[MATERIAL PROVIDED]

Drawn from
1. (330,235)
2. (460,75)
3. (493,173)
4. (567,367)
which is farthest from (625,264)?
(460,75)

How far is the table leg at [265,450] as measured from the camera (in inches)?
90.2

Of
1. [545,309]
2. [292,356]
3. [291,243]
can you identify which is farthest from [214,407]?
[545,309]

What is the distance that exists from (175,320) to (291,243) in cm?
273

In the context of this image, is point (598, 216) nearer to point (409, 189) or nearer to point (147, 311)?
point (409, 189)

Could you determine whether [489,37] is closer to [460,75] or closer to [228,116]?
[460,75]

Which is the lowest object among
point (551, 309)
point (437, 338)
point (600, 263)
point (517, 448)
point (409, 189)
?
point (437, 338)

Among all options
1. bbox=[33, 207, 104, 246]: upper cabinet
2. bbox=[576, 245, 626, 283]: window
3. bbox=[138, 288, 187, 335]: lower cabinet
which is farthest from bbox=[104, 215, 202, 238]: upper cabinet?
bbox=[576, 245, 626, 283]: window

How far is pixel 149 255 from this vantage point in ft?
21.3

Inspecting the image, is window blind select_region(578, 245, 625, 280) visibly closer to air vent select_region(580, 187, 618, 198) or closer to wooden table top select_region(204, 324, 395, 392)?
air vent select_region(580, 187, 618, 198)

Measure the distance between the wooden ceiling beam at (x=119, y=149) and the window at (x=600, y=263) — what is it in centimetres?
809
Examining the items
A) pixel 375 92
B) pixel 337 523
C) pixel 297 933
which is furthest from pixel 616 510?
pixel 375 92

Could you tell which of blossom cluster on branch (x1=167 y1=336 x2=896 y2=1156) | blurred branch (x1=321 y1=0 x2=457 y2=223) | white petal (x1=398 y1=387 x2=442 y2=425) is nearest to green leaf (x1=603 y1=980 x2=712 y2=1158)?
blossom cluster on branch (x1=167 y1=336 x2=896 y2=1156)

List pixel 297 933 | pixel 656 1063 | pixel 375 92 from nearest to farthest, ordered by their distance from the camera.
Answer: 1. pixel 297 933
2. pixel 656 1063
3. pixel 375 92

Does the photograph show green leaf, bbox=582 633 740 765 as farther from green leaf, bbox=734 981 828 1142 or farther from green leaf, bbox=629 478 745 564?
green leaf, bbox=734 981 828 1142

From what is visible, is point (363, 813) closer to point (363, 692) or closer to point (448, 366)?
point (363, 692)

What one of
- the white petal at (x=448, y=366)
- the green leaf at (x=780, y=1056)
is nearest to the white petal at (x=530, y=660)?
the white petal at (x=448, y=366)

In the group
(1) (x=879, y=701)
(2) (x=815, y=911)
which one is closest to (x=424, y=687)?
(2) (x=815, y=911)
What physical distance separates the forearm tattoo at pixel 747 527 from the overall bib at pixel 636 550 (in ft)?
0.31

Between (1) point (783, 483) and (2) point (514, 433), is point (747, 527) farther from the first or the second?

[YOUR TASK]
Copy all of the data above word for word, leaving nothing out and changing nothing.

[RESULT FOR THIS TASK]
Drawn from
1. (330,235)
2. (460,75)
3. (493,173)
4. (567,367)
which is farthest from (625,264)?
(460,75)

How far is the table leg at [265,450] as measured from the camera (in inches)?
90.2

Of
1. [545,309]
2. [292,356]
3. [291,243]
can you identify which is farthest from [214,407]?
[545,309]

What is the distance that exists from (175,320) to (291,243) in cm?
273

In the context of this image, is point (598, 216) nearer to point (409, 189) or nearer to point (147, 311)?
point (409, 189)

Could you determine whether [489,37] is closer to [460,75] or closer to [228,116]?
[460,75]

Which is the lowest object among
point (551, 309)
point (437, 338)
point (600, 263)
point (517, 448)
point (409, 189)
?
point (437, 338)

Among all options
1. bbox=[33, 207, 104, 246]: upper cabinet
2. bbox=[576, 245, 626, 283]: window
3. bbox=[138, 288, 187, 335]: lower cabinet
which is farthest from bbox=[104, 215, 202, 238]: upper cabinet?
bbox=[576, 245, 626, 283]: window

How far is pixel 149 255 from this vantage point in ft?
21.3

Inspecting the image, is window blind select_region(578, 245, 625, 280) visibly closer to air vent select_region(580, 187, 618, 198) or closer to wooden table top select_region(204, 324, 395, 392)?
air vent select_region(580, 187, 618, 198)

Measure the distance between the wooden ceiling beam at (x=119, y=149) and the window at (x=600, y=263) — what is it in centimetres?
809
Examining the items
A) pixel 375 92
B) pixel 337 523
C) pixel 297 933
which is furthest from pixel 616 510?
pixel 375 92

Could you tell which of blossom cluster on branch (x1=167 y1=336 x2=896 y2=1156) | blurred branch (x1=321 y1=0 x2=457 y2=223) | white petal (x1=398 y1=387 x2=442 y2=425) is nearest to green leaf (x1=603 y1=980 x2=712 y2=1158)?
blossom cluster on branch (x1=167 y1=336 x2=896 y2=1156)

List pixel 297 933 | pixel 656 1063 | pixel 375 92 from nearest to farthest, ordered by their distance from the camera.
Answer: 1. pixel 297 933
2. pixel 656 1063
3. pixel 375 92

Does the photograph show green leaf, bbox=582 633 740 765 as farther from green leaf, bbox=734 981 828 1142 or farther from green leaf, bbox=629 478 745 564?
green leaf, bbox=734 981 828 1142

From what is visible, is point (363, 813) closer to point (363, 692) or closer to point (448, 366)?
point (363, 692)

What one of
- the white petal at (x=448, y=366)
- the green leaf at (x=780, y=1056)
is nearest to the white petal at (x=530, y=660)?
the white petal at (x=448, y=366)

In the group
(1) (x=879, y=701)
(2) (x=815, y=911)
which one is closest to (x=424, y=687)?
(2) (x=815, y=911)
What physical distance separates the forearm tattoo at pixel 747 527 from the overall bib at pixel 636 550 (in ft)?
0.31

Between (1) point (783, 483) and (2) point (514, 433), is point (747, 527) farther from the first or the second?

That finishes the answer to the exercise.